Nach insgesamt knapp sechs Stunden voller Informationen und lebhafter Diskussionen dankte Moderator Burkhard Fischer, Leiter des Referats „Qualitätsmanagement, IT und Datenanalyse“ der KGNW, allen Referierenden. Sie sorgten für den Erfolg des 16. Krankenhaus-Qualitätstags. Als Referentinnen und Referenten standen zur Verfügung:

  • Christiane van Emmerich, Deutsche Krankenhausgesellschaft, Dezernat VII Qualitätssicherung, Transplantationsmedizin und Psychiatrie, Berlin
  • Sabine Löffler und Christina Maass, beide AG QS des bvitg
  • René Schubert, Deutsche Krankenhaus TrustCenter und Informationsverarbeitung GmbH, Leipzig
  • Katrin Stapenhorst, Qualitätsmanagementbeauftragte, Christophorus-Kliniken, Coesfeld
  • Dr. Benedikt Sommerhoff, Leiter Themenfeld Qualität & Innovation, Deutsche Gesellschaft für Qualität (DGQ)

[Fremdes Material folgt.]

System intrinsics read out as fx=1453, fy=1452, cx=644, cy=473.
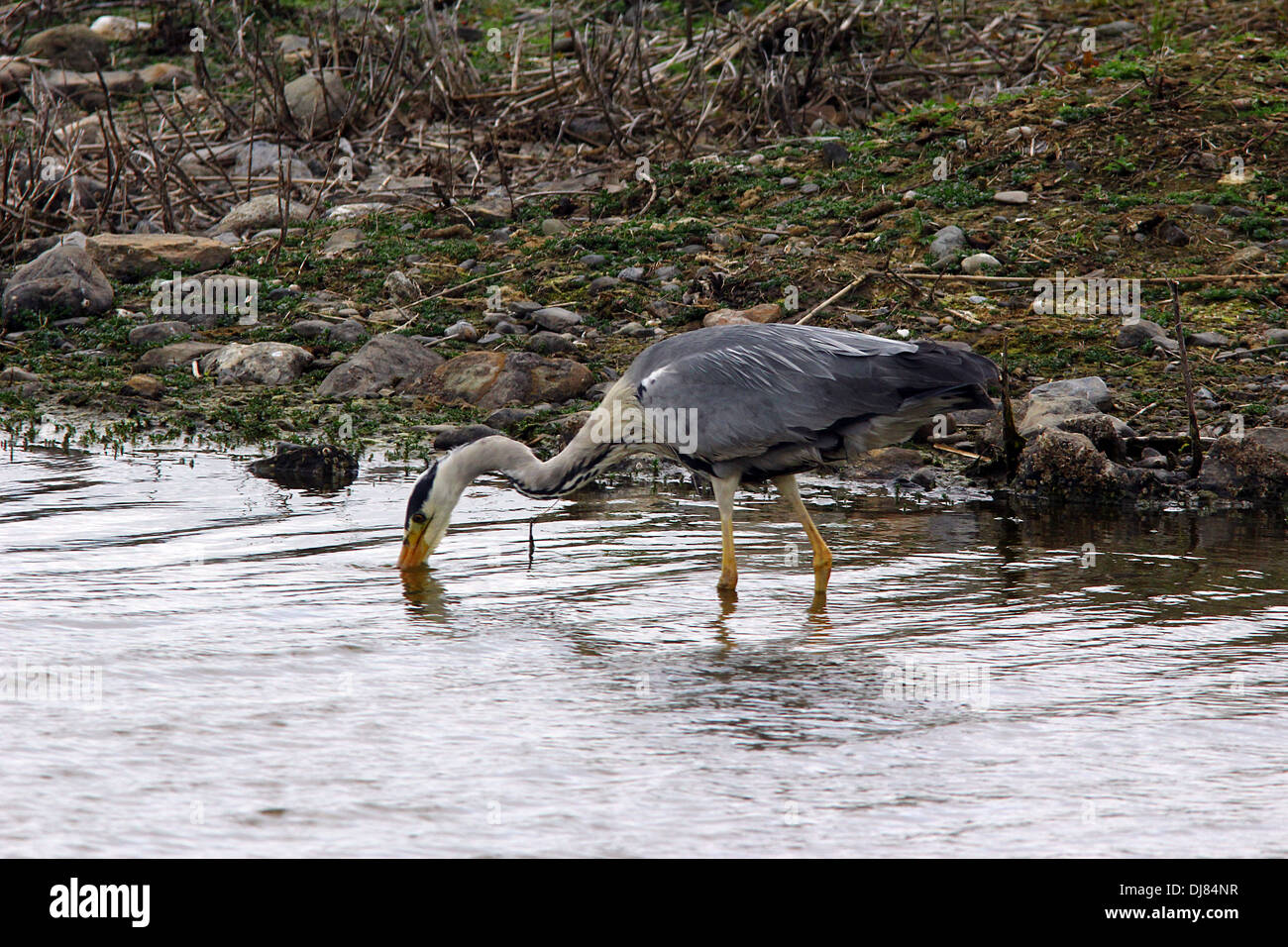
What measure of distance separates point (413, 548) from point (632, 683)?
2056 millimetres

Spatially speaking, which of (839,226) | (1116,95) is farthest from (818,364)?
(1116,95)

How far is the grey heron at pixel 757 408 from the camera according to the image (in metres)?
7.00

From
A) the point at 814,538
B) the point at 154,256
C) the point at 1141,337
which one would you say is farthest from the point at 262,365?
the point at 1141,337

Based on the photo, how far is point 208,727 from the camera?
5.04 m

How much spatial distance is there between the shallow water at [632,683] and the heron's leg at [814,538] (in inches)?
6.2

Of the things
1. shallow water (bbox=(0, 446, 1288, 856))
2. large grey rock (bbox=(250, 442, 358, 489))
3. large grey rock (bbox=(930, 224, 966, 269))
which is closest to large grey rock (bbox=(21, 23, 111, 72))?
large grey rock (bbox=(250, 442, 358, 489))

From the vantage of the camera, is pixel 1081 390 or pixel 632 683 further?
pixel 1081 390

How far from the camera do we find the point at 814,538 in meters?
7.22

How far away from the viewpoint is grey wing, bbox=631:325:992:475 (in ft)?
22.9

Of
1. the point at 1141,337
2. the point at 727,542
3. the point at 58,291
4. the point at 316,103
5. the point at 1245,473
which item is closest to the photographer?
the point at 727,542

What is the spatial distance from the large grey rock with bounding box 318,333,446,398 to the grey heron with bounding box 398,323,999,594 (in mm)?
3455

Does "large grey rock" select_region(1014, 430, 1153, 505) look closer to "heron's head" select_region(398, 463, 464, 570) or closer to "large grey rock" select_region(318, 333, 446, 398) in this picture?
"heron's head" select_region(398, 463, 464, 570)

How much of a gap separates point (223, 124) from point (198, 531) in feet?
31.4

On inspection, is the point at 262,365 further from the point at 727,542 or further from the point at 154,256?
the point at 727,542
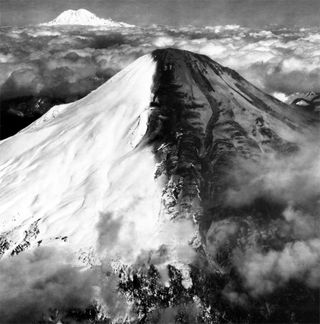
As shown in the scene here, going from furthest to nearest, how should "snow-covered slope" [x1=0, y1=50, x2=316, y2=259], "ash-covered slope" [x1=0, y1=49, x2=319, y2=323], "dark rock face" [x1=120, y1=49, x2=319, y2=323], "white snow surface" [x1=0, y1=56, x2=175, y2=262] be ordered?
"snow-covered slope" [x1=0, y1=50, x2=316, y2=259]
"white snow surface" [x1=0, y1=56, x2=175, y2=262]
"ash-covered slope" [x1=0, y1=49, x2=319, y2=323]
"dark rock face" [x1=120, y1=49, x2=319, y2=323]

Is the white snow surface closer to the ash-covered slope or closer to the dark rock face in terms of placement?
the ash-covered slope

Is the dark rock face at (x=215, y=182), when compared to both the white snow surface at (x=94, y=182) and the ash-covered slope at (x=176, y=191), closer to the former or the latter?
the ash-covered slope at (x=176, y=191)

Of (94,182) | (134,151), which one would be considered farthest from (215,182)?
(94,182)

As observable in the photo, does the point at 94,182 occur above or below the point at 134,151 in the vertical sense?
below

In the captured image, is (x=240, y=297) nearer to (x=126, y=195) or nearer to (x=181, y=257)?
(x=181, y=257)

  • Dr. Thilo Grüning, Deutsche Krankenhausgesellschaft, Berlin
  • Dr. Susanne Eberl, Gesellschaft für Qualitätsmanagement in der Gesundheitsversorgung e.V., Sprecherin der Arbeitsgruppe „Kennzahlen und externe Qualitätsvergleiche“
  • Helena Weiß, Alexianer GmbH, Münster
  • PD Dr. Matthias Gründling, Qualitätsmanagementprojekt SepsisDialog, Universitätsmedizin Greifswald, Klinik für Anästhesiologie, Anästhesie, Intensiv-, Notfall- und Schmerzmedizin Greifswald

Der 17. Krankenhaus-Qualitätstag soll im kommenden Jahr möglichst, sofern es die Pandemie zulässt, wieder in Präsenz stattfinden.